The funds that City Hall plans to spend on constructing the metro lines are huge and would be theoretically enough to attract foreign builders, said Andrei Tretelnikov, a transportation analyst at Rye, Man & Gor Securities.
“But they should be very long-term projects,” he said.
Sobyanin didn't specify over which period of time the funds would be spent, but he said earlier this month that City Hall planned to build more than 50 kilometers of new metro lines by 2015.
Sobyanin complained that there were may problems in metro construction, including unstable financing of contracts and a lack of project design and engineering survey works.
“And the metro construction infrastructure itself is not in the best condition,” he said.
Moscow now has a total of 300 kilometers of metro lines.
General requirements to participate in a tender include having an efficient track record and using modern equipment.
“If a builder's construction efficiency is two- to threefold lower than the market, it shouldn’t win the tender, or must at least upgrade its equipment and resources,” Sobyanin said.
He said the projects put to tender should be sufficiently large to demonstrate the potential to provide work for participants “for several years ahead” and ensure profitability of the equipment they buy.
Deputy Mayor Vladimir Resin said “all big foreign firms” would be invited to the tenders.
Meanwhile, the Federal Property Management Agency announced last week that the oldest metro builder in the country, Moscow Metrostroi, will be privatized next month.

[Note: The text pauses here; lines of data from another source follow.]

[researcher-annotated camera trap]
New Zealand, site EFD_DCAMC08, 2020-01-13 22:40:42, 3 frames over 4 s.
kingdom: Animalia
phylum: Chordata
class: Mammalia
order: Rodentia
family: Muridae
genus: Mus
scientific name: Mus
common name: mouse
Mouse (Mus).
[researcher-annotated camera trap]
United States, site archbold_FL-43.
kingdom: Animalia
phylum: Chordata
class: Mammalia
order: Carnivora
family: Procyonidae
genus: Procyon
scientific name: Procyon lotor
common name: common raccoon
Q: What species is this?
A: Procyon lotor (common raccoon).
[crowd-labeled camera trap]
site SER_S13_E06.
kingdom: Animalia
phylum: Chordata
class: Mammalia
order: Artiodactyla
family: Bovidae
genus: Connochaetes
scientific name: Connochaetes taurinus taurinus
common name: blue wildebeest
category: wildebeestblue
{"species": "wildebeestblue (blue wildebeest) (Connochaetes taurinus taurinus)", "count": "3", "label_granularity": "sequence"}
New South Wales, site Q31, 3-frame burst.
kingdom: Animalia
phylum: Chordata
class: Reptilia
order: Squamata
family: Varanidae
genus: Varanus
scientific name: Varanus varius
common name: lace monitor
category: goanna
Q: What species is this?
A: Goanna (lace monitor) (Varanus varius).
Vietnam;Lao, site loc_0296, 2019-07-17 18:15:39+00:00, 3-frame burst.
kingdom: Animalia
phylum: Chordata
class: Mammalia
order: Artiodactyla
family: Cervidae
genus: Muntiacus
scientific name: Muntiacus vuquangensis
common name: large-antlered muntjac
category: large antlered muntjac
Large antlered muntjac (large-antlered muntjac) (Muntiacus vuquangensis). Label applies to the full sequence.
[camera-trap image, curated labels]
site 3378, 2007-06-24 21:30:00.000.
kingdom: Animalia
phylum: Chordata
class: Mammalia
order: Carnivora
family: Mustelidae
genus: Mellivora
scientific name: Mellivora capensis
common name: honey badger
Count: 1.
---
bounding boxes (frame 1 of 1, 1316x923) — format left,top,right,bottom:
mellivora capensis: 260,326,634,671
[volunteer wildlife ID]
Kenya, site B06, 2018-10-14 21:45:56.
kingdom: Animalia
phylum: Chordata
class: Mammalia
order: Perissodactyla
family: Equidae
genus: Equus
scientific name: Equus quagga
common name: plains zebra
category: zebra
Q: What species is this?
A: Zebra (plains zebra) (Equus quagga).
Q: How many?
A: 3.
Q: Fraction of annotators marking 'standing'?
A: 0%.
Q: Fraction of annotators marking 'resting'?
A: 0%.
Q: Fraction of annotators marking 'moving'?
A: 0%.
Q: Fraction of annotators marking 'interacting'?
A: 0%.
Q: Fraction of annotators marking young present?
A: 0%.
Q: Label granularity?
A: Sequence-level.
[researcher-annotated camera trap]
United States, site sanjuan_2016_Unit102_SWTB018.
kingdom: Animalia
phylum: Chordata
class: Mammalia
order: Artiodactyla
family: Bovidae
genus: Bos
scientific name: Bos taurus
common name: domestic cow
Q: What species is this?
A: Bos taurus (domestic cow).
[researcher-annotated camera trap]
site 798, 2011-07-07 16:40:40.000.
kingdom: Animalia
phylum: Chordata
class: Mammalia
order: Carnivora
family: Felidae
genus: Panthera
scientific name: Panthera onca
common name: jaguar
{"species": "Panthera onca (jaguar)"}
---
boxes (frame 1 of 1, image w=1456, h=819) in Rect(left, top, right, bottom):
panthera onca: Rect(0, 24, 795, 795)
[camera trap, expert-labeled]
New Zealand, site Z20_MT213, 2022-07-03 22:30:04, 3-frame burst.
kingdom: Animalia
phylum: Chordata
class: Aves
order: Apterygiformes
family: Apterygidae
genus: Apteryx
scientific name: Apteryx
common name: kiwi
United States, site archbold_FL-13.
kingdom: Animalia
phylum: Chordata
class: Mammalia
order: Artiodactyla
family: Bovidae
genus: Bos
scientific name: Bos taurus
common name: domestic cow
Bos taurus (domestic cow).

Among possible buyers of the 79-year-old company, whose starting price is 2.2 billion rubles, are the chairman of Moscow Metrostroi's board of directors, Vladimir Kogan, and Moskovsky Metropoliten, the metro's operating company, Kommersant reported last week, citing a source close to Metrostroi.
Engineering firm Infrastruktura, which was co-owned until recently by billionaire Roman Abramovich, is also interested in buying the company.
Sobyanin proposed earlier this month to simplify and standardize station designs in order to speed up construction and cut building expenses by at least 20 percent.